Electrical and computer engineer, maker, and general nerd.

Weather Widget

When I started my new job, I lived close enough that I decided to bike to work most days. This unfortunately led to me not checking the weather some mornings and being caught in a downpour on the ride home.

I wanted something that would let me see what the weather for the day would be like at a glance. And so the weather widget was born:

Not a great day to go outside...
Not a great day to go outside...

The weather widget isn’t too hard to read once you get the hang of it. There are two strips of LEDs and two numerical indicators which tell you the weather in the following manner:

  • The top strip of LEDs indicates the chance and intensity of precipitation throughout the day with each LED representing 1 hour in the day (tiny arrows indicate 6 hour chunks).
  • The bottom strip of LEDs indicate the chance and intensity of precipitation throughout the current hour with each LED representing 3 minutes (tiny arrows indicate 15 minute chunks).
  • Each LED will change color and brightness such that the hue of the LED represents the chance of precipitation (blue being very low and red being very high) and the brightness of the LED represents the intensity of the precipitation.
    • The counterintuitive situations at a glance are a bright blue LED and a dim red LED, which represent “it is vaguely possible that it will downpour” and “it will absolutely drizzle” respectively.
  • One led from the each of the top and bottom LED strips will blink roughly once per second to indicate the current hour and minute of the day.
  • The two numerical indicators merely show the perceived high and low temperatures for the day.

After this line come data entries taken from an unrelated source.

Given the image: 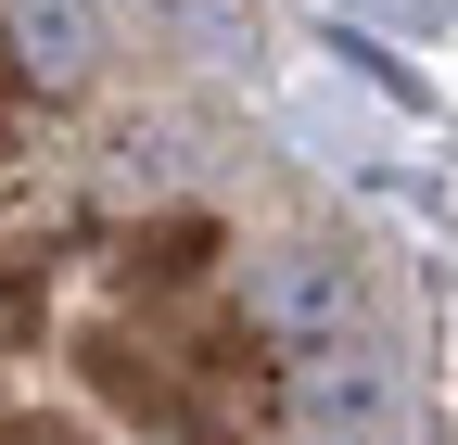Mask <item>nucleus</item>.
I'll use <instances>...</instances> for the list:
<instances>
[{"instance_id": "f03ea898", "label": "nucleus", "mask_w": 458, "mask_h": 445, "mask_svg": "<svg viewBox=\"0 0 458 445\" xmlns=\"http://www.w3.org/2000/svg\"><path fill=\"white\" fill-rule=\"evenodd\" d=\"M13 51H26V77L77 89L102 64V13H89V0H13Z\"/></svg>"}, {"instance_id": "f257e3e1", "label": "nucleus", "mask_w": 458, "mask_h": 445, "mask_svg": "<svg viewBox=\"0 0 458 445\" xmlns=\"http://www.w3.org/2000/svg\"><path fill=\"white\" fill-rule=\"evenodd\" d=\"M344 318H357V281H344V255L280 242V255L255 267V331H280V344H344Z\"/></svg>"}, {"instance_id": "7ed1b4c3", "label": "nucleus", "mask_w": 458, "mask_h": 445, "mask_svg": "<svg viewBox=\"0 0 458 445\" xmlns=\"http://www.w3.org/2000/svg\"><path fill=\"white\" fill-rule=\"evenodd\" d=\"M179 38H204V51H229V0H153Z\"/></svg>"}]
</instances>
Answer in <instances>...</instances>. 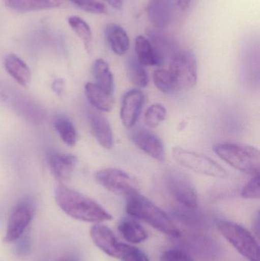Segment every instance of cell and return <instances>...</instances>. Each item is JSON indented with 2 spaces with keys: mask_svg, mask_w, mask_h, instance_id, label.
<instances>
[{
  "mask_svg": "<svg viewBox=\"0 0 260 261\" xmlns=\"http://www.w3.org/2000/svg\"><path fill=\"white\" fill-rule=\"evenodd\" d=\"M174 0H150L148 17L150 22L157 29H164L174 18Z\"/></svg>",
  "mask_w": 260,
  "mask_h": 261,
  "instance_id": "obj_14",
  "label": "cell"
},
{
  "mask_svg": "<svg viewBox=\"0 0 260 261\" xmlns=\"http://www.w3.org/2000/svg\"><path fill=\"white\" fill-rule=\"evenodd\" d=\"M14 251L18 257H27L32 252V240L31 236L25 232L15 241Z\"/></svg>",
  "mask_w": 260,
  "mask_h": 261,
  "instance_id": "obj_32",
  "label": "cell"
},
{
  "mask_svg": "<svg viewBox=\"0 0 260 261\" xmlns=\"http://www.w3.org/2000/svg\"><path fill=\"white\" fill-rule=\"evenodd\" d=\"M105 1L113 9H116V10H122L127 0H105Z\"/></svg>",
  "mask_w": 260,
  "mask_h": 261,
  "instance_id": "obj_36",
  "label": "cell"
},
{
  "mask_svg": "<svg viewBox=\"0 0 260 261\" xmlns=\"http://www.w3.org/2000/svg\"><path fill=\"white\" fill-rule=\"evenodd\" d=\"M172 158L180 165L205 176L226 178L228 173L225 169L212 158L196 152L176 147L172 150Z\"/></svg>",
  "mask_w": 260,
  "mask_h": 261,
  "instance_id": "obj_5",
  "label": "cell"
},
{
  "mask_svg": "<svg viewBox=\"0 0 260 261\" xmlns=\"http://www.w3.org/2000/svg\"><path fill=\"white\" fill-rule=\"evenodd\" d=\"M215 153L229 165L247 174H259L260 154L256 147L238 143H221L214 146Z\"/></svg>",
  "mask_w": 260,
  "mask_h": 261,
  "instance_id": "obj_3",
  "label": "cell"
},
{
  "mask_svg": "<svg viewBox=\"0 0 260 261\" xmlns=\"http://www.w3.org/2000/svg\"><path fill=\"white\" fill-rule=\"evenodd\" d=\"M64 82L61 79L56 80L53 82V90H54L55 93H57V95H61L63 93V91L64 90Z\"/></svg>",
  "mask_w": 260,
  "mask_h": 261,
  "instance_id": "obj_37",
  "label": "cell"
},
{
  "mask_svg": "<svg viewBox=\"0 0 260 261\" xmlns=\"http://www.w3.org/2000/svg\"><path fill=\"white\" fill-rule=\"evenodd\" d=\"M6 6L18 12L46 10L59 7L62 0H3Z\"/></svg>",
  "mask_w": 260,
  "mask_h": 261,
  "instance_id": "obj_19",
  "label": "cell"
},
{
  "mask_svg": "<svg viewBox=\"0 0 260 261\" xmlns=\"http://www.w3.org/2000/svg\"><path fill=\"white\" fill-rule=\"evenodd\" d=\"M35 214V205L30 199L20 201L12 210L8 221L4 241L8 243L14 242L21 237Z\"/></svg>",
  "mask_w": 260,
  "mask_h": 261,
  "instance_id": "obj_9",
  "label": "cell"
},
{
  "mask_svg": "<svg viewBox=\"0 0 260 261\" xmlns=\"http://www.w3.org/2000/svg\"><path fill=\"white\" fill-rule=\"evenodd\" d=\"M169 72L177 90L192 88L198 79L196 57L189 50L177 52L172 57Z\"/></svg>",
  "mask_w": 260,
  "mask_h": 261,
  "instance_id": "obj_6",
  "label": "cell"
},
{
  "mask_svg": "<svg viewBox=\"0 0 260 261\" xmlns=\"http://www.w3.org/2000/svg\"><path fill=\"white\" fill-rule=\"evenodd\" d=\"M136 59L145 66H160L163 64V58L159 55L150 40L143 35H138L134 41Z\"/></svg>",
  "mask_w": 260,
  "mask_h": 261,
  "instance_id": "obj_16",
  "label": "cell"
},
{
  "mask_svg": "<svg viewBox=\"0 0 260 261\" xmlns=\"http://www.w3.org/2000/svg\"><path fill=\"white\" fill-rule=\"evenodd\" d=\"M174 216L177 220L186 225L200 226L203 224V216L195 211V208L183 206L174 210Z\"/></svg>",
  "mask_w": 260,
  "mask_h": 261,
  "instance_id": "obj_29",
  "label": "cell"
},
{
  "mask_svg": "<svg viewBox=\"0 0 260 261\" xmlns=\"http://www.w3.org/2000/svg\"><path fill=\"white\" fill-rule=\"evenodd\" d=\"M192 3V0H177V6L181 10H186L189 5Z\"/></svg>",
  "mask_w": 260,
  "mask_h": 261,
  "instance_id": "obj_39",
  "label": "cell"
},
{
  "mask_svg": "<svg viewBox=\"0 0 260 261\" xmlns=\"http://www.w3.org/2000/svg\"><path fill=\"white\" fill-rule=\"evenodd\" d=\"M160 261H194L192 256L180 248H174L164 251L160 256Z\"/></svg>",
  "mask_w": 260,
  "mask_h": 261,
  "instance_id": "obj_34",
  "label": "cell"
},
{
  "mask_svg": "<svg viewBox=\"0 0 260 261\" xmlns=\"http://www.w3.org/2000/svg\"><path fill=\"white\" fill-rule=\"evenodd\" d=\"M54 196L58 206L72 219L96 224L112 219V216L96 201L64 184H60L55 188Z\"/></svg>",
  "mask_w": 260,
  "mask_h": 261,
  "instance_id": "obj_1",
  "label": "cell"
},
{
  "mask_svg": "<svg viewBox=\"0 0 260 261\" xmlns=\"http://www.w3.org/2000/svg\"><path fill=\"white\" fill-rule=\"evenodd\" d=\"M259 214H257L256 219H254V224H253V230L255 232H256V234H258V231H259Z\"/></svg>",
  "mask_w": 260,
  "mask_h": 261,
  "instance_id": "obj_40",
  "label": "cell"
},
{
  "mask_svg": "<svg viewBox=\"0 0 260 261\" xmlns=\"http://www.w3.org/2000/svg\"><path fill=\"white\" fill-rule=\"evenodd\" d=\"M5 67L9 74L23 87H27L32 81L28 66L18 56L9 55L5 59Z\"/></svg>",
  "mask_w": 260,
  "mask_h": 261,
  "instance_id": "obj_18",
  "label": "cell"
},
{
  "mask_svg": "<svg viewBox=\"0 0 260 261\" xmlns=\"http://www.w3.org/2000/svg\"><path fill=\"white\" fill-rule=\"evenodd\" d=\"M68 22L73 32L82 40L85 49L90 51L93 42V33L88 23L80 17L75 15L69 18Z\"/></svg>",
  "mask_w": 260,
  "mask_h": 261,
  "instance_id": "obj_26",
  "label": "cell"
},
{
  "mask_svg": "<svg viewBox=\"0 0 260 261\" xmlns=\"http://www.w3.org/2000/svg\"><path fill=\"white\" fill-rule=\"evenodd\" d=\"M118 228L125 240L131 244L142 243L148 237L143 227L134 219H122L119 222Z\"/></svg>",
  "mask_w": 260,
  "mask_h": 261,
  "instance_id": "obj_21",
  "label": "cell"
},
{
  "mask_svg": "<svg viewBox=\"0 0 260 261\" xmlns=\"http://www.w3.org/2000/svg\"><path fill=\"white\" fill-rule=\"evenodd\" d=\"M127 73L132 84L140 88H145L148 85L149 78L145 66L137 61L136 58L131 57L126 63Z\"/></svg>",
  "mask_w": 260,
  "mask_h": 261,
  "instance_id": "obj_24",
  "label": "cell"
},
{
  "mask_svg": "<svg viewBox=\"0 0 260 261\" xmlns=\"http://www.w3.org/2000/svg\"><path fill=\"white\" fill-rule=\"evenodd\" d=\"M220 233L245 258L259 261V247L254 236L242 225L229 221L217 222Z\"/></svg>",
  "mask_w": 260,
  "mask_h": 261,
  "instance_id": "obj_4",
  "label": "cell"
},
{
  "mask_svg": "<svg viewBox=\"0 0 260 261\" xmlns=\"http://www.w3.org/2000/svg\"><path fill=\"white\" fill-rule=\"evenodd\" d=\"M105 38L115 55L123 56L130 48V39L126 31L118 24H110L105 30Z\"/></svg>",
  "mask_w": 260,
  "mask_h": 261,
  "instance_id": "obj_17",
  "label": "cell"
},
{
  "mask_svg": "<svg viewBox=\"0 0 260 261\" xmlns=\"http://www.w3.org/2000/svg\"><path fill=\"white\" fill-rule=\"evenodd\" d=\"M88 119L92 133L99 144L104 148H112L114 138L108 119L103 115L94 111L90 112Z\"/></svg>",
  "mask_w": 260,
  "mask_h": 261,
  "instance_id": "obj_15",
  "label": "cell"
},
{
  "mask_svg": "<svg viewBox=\"0 0 260 261\" xmlns=\"http://www.w3.org/2000/svg\"><path fill=\"white\" fill-rule=\"evenodd\" d=\"M259 174L254 175V177L247 184L241 191V196L244 199H257L260 196Z\"/></svg>",
  "mask_w": 260,
  "mask_h": 261,
  "instance_id": "obj_33",
  "label": "cell"
},
{
  "mask_svg": "<svg viewBox=\"0 0 260 261\" xmlns=\"http://www.w3.org/2000/svg\"><path fill=\"white\" fill-rule=\"evenodd\" d=\"M53 126L67 145L73 147L76 144L78 139L77 132L70 119L64 116H57L53 121Z\"/></svg>",
  "mask_w": 260,
  "mask_h": 261,
  "instance_id": "obj_23",
  "label": "cell"
},
{
  "mask_svg": "<svg viewBox=\"0 0 260 261\" xmlns=\"http://www.w3.org/2000/svg\"><path fill=\"white\" fill-rule=\"evenodd\" d=\"M47 162L55 179L64 182L71 178L77 158L73 154L51 151L47 155Z\"/></svg>",
  "mask_w": 260,
  "mask_h": 261,
  "instance_id": "obj_13",
  "label": "cell"
},
{
  "mask_svg": "<svg viewBox=\"0 0 260 261\" xmlns=\"http://www.w3.org/2000/svg\"><path fill=\"white\" fill-rule=\"evenodd\" d=\"M166 117V110L160 104H154L145 112V122L149 128H157Z\"/></svg>",
  "mask_w": 260,
  "mask_h": 261,
  "instance_id": "obj_30",
  "label": "cell"
},
{
  "mask_svg": "<svg viewBox=\"0 0 260 261\" xmlns=\"http://www.w3.org/2000/svg\"><path fill=\"white\" fill-rule=\"evenodd\" d=\"M95 178L104 188L114 194L128 196L137 192L135 179L120 169H102L96 173Z\"/></svg>",
  "mask_w": 260,
  "mask_h": 261,
  "instance_id": "obj_8",
  "label": "cell"
},
{
  "mask_svg": "<svg viewBox=\"0 0 260 261\" xmlns=\"http://www.w3.org/2000/svg\"><path fill=\"white\" fill-rule=\"evenodd\" d=\"M148 39L155 47L163 60L174 50V41L160 30H151L148 32Z\"/></svg>",
  "mask_w": 260,
  "mask_h": 261,
  "instance_id": "obj_25",
  "label": "cell"
},
{
  "mask_svg": "<svg viewBox=\"0 0 260 261\" xmlns=\"http://www.w3.org/2000/svg\"><path fill=\"white\" fill-rule=\"evenodd\" d=\"M85 93L90 103L99 111L110 112L113 108L114 99L112 94L107 93L93 83H87Z\"/></svg>",
  "mask_w": 260,
  "mask_h": 261,
  "instance_id": "obj_20",
  "label": "cell"
},
{
  "mask_svg": "<svg viewBox=\"0 0 260 261\" xmlns=\"http://www.w3.org/2000/svg\"><path fill=\"white\" fill-rule=\"evenodd\" d=\"M79 9L90 13L102 15L106 13V8L99 0H70Z\"/></svg>",
  "mask_w": 260,
  "mask_h": 261,
  "instance_id": "obj_31",
  "label": "cell"
},
{
  "mask_svg": "<svg viewBox=\"0 0 260 261\" xmlns=\"http://www.w3.org/2000/svg\"><path fill=\"white\" fill-rule=\"evenodd\" d=\"M19 114L32 123L38 124L44 119V113L36 104L24 100L16 105Z\"/></svg>",
  "mask_w": 260,
  "mask_h": 261,
  "instance_id": "obj_27",
  "label": "cell"
},
{
  "mask_svg": "<svg viewBox=\"0 0 260 261\" xmlns=\"http://www.w3.org/2000/svg\"><path fill=\"white\" fill-rule=\"evenodd\" d=\"M90 236L97 248L114 258L122 259L130 246L119 242L109 228L100 223L92 226Z\"/></svg>",
  "mask_w": 260,
  "mask_h": 261,
  "instance_id": "obj_10",
  "label": "cell"
},
{
  "mask_svg": "<svg viewBox=\"0 0 260 261\" xmlns=\"http://www.w3.org/2000/svg\"><path fill=\"white\" fill-rule=\"evenodd\" d=\"M122 261H149L148 256L138 248L130 245L123 257Z\"/></svg>",
  "mask_w": 260,
  "mask_h": 261,
  "instance_id": "obj_35",
  "label": "cell"
},
{
  "mask_svg": "<svg viewBox=\"0 0 260 261\" xmlns=\"http://www.w3.org/2000/svg\"><path fill=\"white\" fill-rule=\"evenodd\" d=\"M166 187L170 194L183 206L196 208L198 205V193L195 185L184 173L170 170L165 176Z\"/></svg>",
  "mask_w": 260,
  "mask_h": 261,
  "instance_id": "obj_7",
  "label": "cell"
},
{
  "mask_svg": "<svg viewBox=\"0 0 260 261\" xmlns=\"http://www.w3.org/2000/svg\"><path fill=\"white\" fill-rule=\"evenodd\" d=\"M126 212L131 217L146 222L153 228L172 239H179L182 236L180 228L166 213L152 201L139 194L138 192L128 196Z\"/></svg>",
  "mask_w": 260,
  "mask_h": 261,
  "instance_id": "obj_2",
  "label": "cell"
},
{
  "mask_svg": "<svg viewBox=\"0 0 260 261\" xmlns=\"http://www.w3.org/2000/svg\"><path fill=\"white\" fill-rule=\"evenodd\" d=\"M55 261H80L79 257L74 254H69L67 255L63 256L59 259Z\"/></svg>",
  "mask_w": 260,
  "mask_h": 261,
  "instance_id": "obj_38",
  "label": "cell"
},
{
  "mask_svg": "<svg viewBox=\"0 0 260 261\" xmlns=\"http://www.w3.org/2000/svg\"><path fill=\"white\" fill-rule=\"evenodd\" d=\"M154 83L155 87L163 93H172L177 91L175 84L169 70L158 69L154 73Z\"/></svg>",
  "mask_w": 260,
  "mask_h": 261,
  "instance_id": "obj_28",
  "label": "cell"
},
{
  "mask_svg": "<svg viewBox=\"0 0 260 261\" xmlns=\"http://www.w3.org/2000/svg\"><path fill=\"white\" fill-rule=\"evenodd\" d=\"M145 103V96L137 89L129 90L122 99L120 116L122 123L131 128L137 123Z\"/></svg>",
  "mask_w": 260,
  "mask_h": 261,
  "instance_id": "obj_11",
  "label": "cell"
},
{
  "mask_svg": "<svg viewBox=\"0 0 260 261\" xmlns=\"http://www.w3.org/2000/svg\"><path fill=\"white\" fill-rule=\"evenodd\" d=\"M131 138L134 144L147 154L163 162L166 158L164 145L157 135L151 130L139 128L134 130Z\"/></svg>",
  "mask_w": 260,
  "mask_h": 261,
  "instance_id": "obj_12",
  "label": "cell"
},
{
  "mask_svg": "<svg viewBox=\"0 0 260 261\" xmlns=\"http://www.w3.org/2000/svg\"><path fill=\"white\" fill-rule=\"evenodd\" d=\"M93 74L96 85L107 93L112 94L114 90V77L108 64L103 59H98L93 66Z\"/></svg>",
  "mask_w": 260,
  "mask_h": 261,
  "instance_id": "obj_22",
  "label": "cell"
}]
</instances>
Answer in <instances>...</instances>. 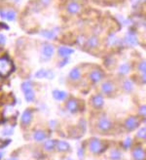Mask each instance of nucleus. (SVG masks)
<instances>
[{
  "mask_svg": "<svg viewBox=\"0 0 146 160\" xmlns=\"http://www.w3.org/2000/svg\"><path fill=\"white\" fill-rule=\"evenodd\" d=\"M14 69L13 63L7 56L0 58V76L1 77H7L8 75L11 74Z\"/></svg>",
  "mask_w": 146,
  "mask_h": 160,
  "instance_id": "f257e3e1",
  "label": "nucleus"
},
{
  "mask_svg": "<svg viewBox=\"0 0 146 160\" xmlns=\"http://www.w3.org/2000/svg\"><path fill=\"white\" fill-rule=\"evenodd\" d=\"M106 146L103 141H101L99 139L94 138L89 141V149L91 152L95 153V154H99V153L102 152L105 149Z\"/></svg>",
  "mask_w": 146,
  "mask_h": 160,
  "instance_id": "f03ea898",
  "label": "nucleus"
},
{
  "mask_svg": "<svg viewBox=\"0 0 146 160\" xmlns=\"http://www.w3.org/2000/svg\"><path fill=\"white\" fill-rule=\"evenodd\" d=\"M55 53V47L51 43H43L41 46V56L44 60H50Z\"/></svg>",
  "mask_w": 146,
  "mask_h": 160,
  "instance_id": "7ed1b4c3",
  "label": "nucleus"
},
{
  "mask_svg": "<svg viewBox=\"0 0 146 160\" xmlns=\"http://www.w3.org/2000/svg\"><path fill=\"white\" fill-rule=\"evenodd\" d=\"M139 123H140V120L136 117V116H130V117L126 119V121H125V127H126L128 130L132 131L138 127Z\"/></svg>",
  "mask_w": 146,
  "mask_h": 160,
  "instance_id": "20e7f679",
  "label": "nucleus"
},
{
  "mask_svg": "<svg viewBox=\"0 0 146 160\" xmlns=\"http://www.w3.org/2000/svg\"><path fill=\"white\" fill-rule=\"evenodd\" d=\"M112 127V123L110 122V120L106 117H100L99 122H97V128L101 132H107L108 130H110Z\"/></svg>",
  "mask_w": 146,
  "mask_h": 160,
  "instance_id": "39448f33",
  "label": "nucleus"
},
{
  "mask_svg": "<svg viewBox=\"0 0 146 160\" xmlns=\"http://www.w3.org/2000/svg\"><path fill=\"white\" fill-rule=\"evenodd\" d=\"M125 43L130 46H136L138 44V39H137V36H136L135 32V31H130L127 32L126 36H125Z\"/></svg>",
  "mask_w": 146,
  "mask_h": 160,
  "instance_id": "423d86ee",
  "label": "nucleus"
},
{
  "mask_svg": "<svg viewBox=\"0 0 146 160\" xmlns=\"http://www.w3.org/2000/svg\"><path fill=\"white\" fill-rule=\"evenodd\" d=\"M103 76H104L103 72L100 69H93L92 71L90 72V74H89L90 80L93 83H99L100 80L103 78Z\"/></svg>",
  "mask_w": 146,
  "mask_h": 160,
  "instance_id": "0eeeda50",
  "label": "nucleus"
},
{
  "mask_svg": "<svg viewBox=\"0 0 146 160\" xmlns=\"http://www.w3.org/2000/svg\"><path fill=\"white\" fill-rule=\"evenodd\" d=\"M132 154H133V160H145V151L141 146L135 147Z\"/></svg>",
  "mask_w": 146,
  "mask_h": 160,
  "instance_id": "6e6552de",
  "label": "nucleus"
},
{
  "mask_svg": "<svg viewBox=\"0 0 146 160\" xmlns=\"http://www.w3.org/2000/svg\"><path fill=\"white\" fill-rule=\"evenodd\" d=\"M115 91V86L110 81H105L101 84V92L105 95H110Z\"/></svg>",
  "mask_w": 146,
  "mask_h": 160,
  "instance_id": "1a4fd4ad",
  "label": "nucleus"
},
{
  "mask_svg": "<svg viewBox=\"0 0 146 160\" xmlns=\"http://www.w3.org/2000/svg\"><path fill=\"white\" fill-rule=\"evenodd\" d=\"M57 53L60 57H62L63 59H66L68 58L70 55L74 53V50L71 49L70 47H67V46H60V47L57 49Z\"/></svg>",
  "mask_w": 146,
  "mask_h": 160,
  "instance_id": "9d476101",
  "label": "nucleus"
},
{
  "mask_svg": "<svg viewBox=\"0 0 146 160\" xmlns=\"http://www.w3.org/2000/svg\"><path fill=\"white\" fill-rule=\"evenodd\" d=\"M66 10H67L68 13H70L72 15H75V14H78L79 12H80L81 7L77 2L70 1L67 4V6H66Z\"/></svg>",
  "mask_w": 146,
  "mask_h": 160,
  "instance_id": "9b49d317",
  "label": "nucleus"
},
{
  "mask_svg": "<svg viewBox=\"0 0 146 160\" xmlns=\"http://www.w3.org/2000/svg\"><path fill=\"white\" fill-rule=\"evenodd\" d=\"M32 120V112L30 109H26L24 110V112L22 115V119H21V122H22L23 126H27L31 122Z\"/></svg>",
  "mask_w": 146,
  "mask_h": 160,
  "instance_id": "f8f14e48",
  "label": "nucleus"
},
{
  "mask_svg": "<svg viewBox=\"0 0 146 160\" xmlns=\"http://www.w3.org/2000/svg\"><path fill=\"white\" fill-rule=\"evenodd\" d=\"M66 109L72 113H75L79 109V104L78 101L76 99H69L66 101Z\"/></svg>",
  "mask_w": 146,
  "mask_h": 160,
  "instance_id": "ddd939ff",
  "label": "nucleus"
},
{
  "mask_svg": "<svg viewBox=\"0 0 146 160\" xmlns=\"http://www.w3.org/2000/svg\"><path fill=\"white\" fill-rule=\"evenodd\" d=\"M91 103H92V104L95 107L99 109V107H101L103 106V104H104V100H103V97L101 95H95V96L92 98Z\"/></svg>",
  "mask_w": 146,
  "mask_h": 160,
  "instance_id": "4468645a",
  "label": "nucleus"
},
{
  "mask_svg": "<svg viewBox=\"0 0 146 160\" xmlns=\"http://www.w3.org/2000/svg\"><path fill=\"white\" fill-rule=\"evenodd\" d=\"M86 45H87V47H89L91 49L96 48L97 46L99 45V37L96 36V35H92L91 37L88 38V40L86 41Z\"/></svg>",
  "mask_w": 146,
  "mask_h": 160,
  "instance_id": "2eb2a0df",
  "label": "nucleus"
},
{
  "mask_svg": "<svg viewBox=\"0 0 146 160\" xmlns=\"http://www.w3.org/2000/svg\"><path fill=\"white\" fill-rule=\"evenodd\" d=\"M130 69H132L130 64L129 63H124L118 67V73L120 75H127L130 72Z\"/></svg>",
  "mask_w": 146,
  "mask_h": 160,
  "instance_id": "dca6fc26",
  "label": "nucleus"
},
{
  "mask_svg": "<svg viewBox=\"0 0 146 160\" xmlns=\"http://www.w3.org/2000/svg\"><path fill=\"white\" fill-rule=\"evenodd\" d=\"M55 147H56L59 151H67V150H69V149H70V146H69V144L66 143V141H57Z\"/></svg>",
  "mask_w": 146,
  "mask_h": 160,
  "instance_id": "f3484780",
  "label": "nucleus"
},
{
  "mask_svg": "<svg viewBox=\"0 0 146 160\" xmlns=\"http://www.w3.org/2000/svg\"><path fill=\"white\" fill-rule=\"evenodd\" d=\"M81 77V71L78 67H74L70 70L69 72V78H70L72 81H77V80Z\"/></svg>",
  "mask_w": 146,
  "mask_h": 160,
  "instance_id": "a211bd4d",
  "label": "nucleus"
},
{
  "mask_svg": "<svg viewBox=\"0 0 146 160\" xmlns=\"http://www.w3.org/2000/svg\"><path fill=\"white\" fill-rule=\"evenodd\" d=\"M67 94L65 93L64 91H60V90H54L53 91V97L55 100L57 101H62L64 100Z\"/></svg>",
  "mask_w": 146,
  "mask_h": 160,
  "instance_id": "6ab92c4d",
  "label": "nucleus"
},
{
  "mask_svg": "<svg viewBox=\"0 0 146 160\" xmlns=\"http://www.w3.org/2000/svg\"><path fill=\"white\" fill-rule=\"evenodd\" d=\"M40 34L47 39H54V38H56V36H57L56 30H48V29L42 30Z\"/></svg>",
  "mask_w": 146,
  "mask_h": 160,
  "instance_id": "aec40b11",
  "label": "nucleus"
},
{
  "mask_svg": "<svg viewBox=\"0 0 146 160\" xmlns=\"http://www.w3.org/2000/svg\"><path fill=\"white\" fill-rule=\"evenodd\" d=\"M122 88L124 89V91L126 92H132L133 89V83L130 79H126L125 81L123 82V84H122Z\"/></svg>",
  "mask_w": 146,
  "mask_h": 160,
  "instance_id": "412c9836",
  "label": "nucleus"
},
{
  "mask_svg": "<svg viewBox=\"0 0 146 160\" xmlns=\"http://www.w3.org/2000/svg\"><path fill=\"white\" fill-rule=\"evenodd\" d=\"M33 138H34V140L36 141H42L47 138V134H46V132L39 130V131L35 132L34 135H33Z\"/></svg>",
  "mask_w": 146,
  "mask_h": 160,
  "instance_id": "4be33fe9",
  "label": "nucleus"
},
{
  "mask_svg": "<svg viewBox=\"0 0 146 160\" xmlns=\"http://www.w3.org/2000/svg\"><path fill=\"white\" fill-rule=\"evenodd\" d=\"M110 158L111 160H121L122 158V153L120 150L118 149H113L110 152Z\"/></svg>",
  "mask_w": 146,
  "mask_h": 160,
  "instance_id": "5701e85b",
  "label": "nucleus"
},
{
  "mask_svg": "<svg viewBox=\"0 0 146 160\" xmlns=\"http://www.w3.org/2000/svg\"><path fill=\"white\" fill-rule=\"evenodd\" d=\"M56 144H57V141H55V140H49V141H46V143H45L44 147H45V149H46V150L50 151V150L55 149V146H56Z\"/></svg>",
  "mask_w": 146,
  "mask_h": 160,
  "instance_id": "b1692460",
  "label": "nucleus"
},
{
  "mask_svg": "<svg viewBox=\"0 0 146 160\" xmlns=\"http://www.w3.org/2000/svg\"><path fill=\"white\" fill-rule=\"evenodd\" d=\"M24 98H26V101H33L35 99V94L34 92H33V90L31 89V90H28L26 92H24Z\"/></svg>",
  "mask_w": 146,
  "mask_h": 160,
  "instance_id": "393cba45",
  "label": "nucleus"
},
{
  "mask_svg": "<svg viewBox=\"0 0 146 160\" xmlns=\"http://www.w3.org/2000/svg\"><path fill=\"white\" fill-rule=\"evenodd\" d=\"M118 43H119V40H118V38H117L115 35L110 34V35L108 36V38H107V44H108L109 46L117 45Z\"/></svg>",
  "mask_w": 146,
  "mask_h": 160,
  "instance_id": "a878e982",
  "label": "nucleus"
},
{
  "mask_svg": "<svg viewBox=\"0 0 146 160\" xmlns=\"http://www.w3.org/2000/svg\"><path fill=\"white\" fill-rule=\"evenodd\" d=\"M32 89V83L30 82V81H24L23 82V84H22V90L23 92L24 93V92H26V91H28V90H31Z\"/></svg>",
  "mask_w": 146,
  "mask_h": 160,
  "instance_id": "bb28decb",
  "label": "nucleus"
},
{
  "mask_svg": "<svg viewBox=\"0 0 146 160\" xmlns=\"http://www.w3.org/2000/svg\"><path fill=\"white\" fill-rule=\"evenodd\" d=\"M6 19L8 21H15L16 19V12L13 10H9L6 12Z\"/></svg>",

The current iteration is a block of wood with an inset area for the LED strips, two rectangular holes for the 7-segment displays, and a sheet of frosted plastic over the LED strips to diffuse them. I’m still criminally bad at not taking progress shots, but I’ll hopefully update this page showing the back of this iteration, which is a mess of wires for the 7-segments and a Linknode-D1 (an esp8266 board) doing all the processing.

You can find the code on Github.

I hope to design a version 2 at some point that will have a PCB for the seven segments, their driver, and the ESP8266, as well as a nicer case than a block of wood. Till then the current version has been doing exactly what it set out to do and I haven’t been caught by bad weather since.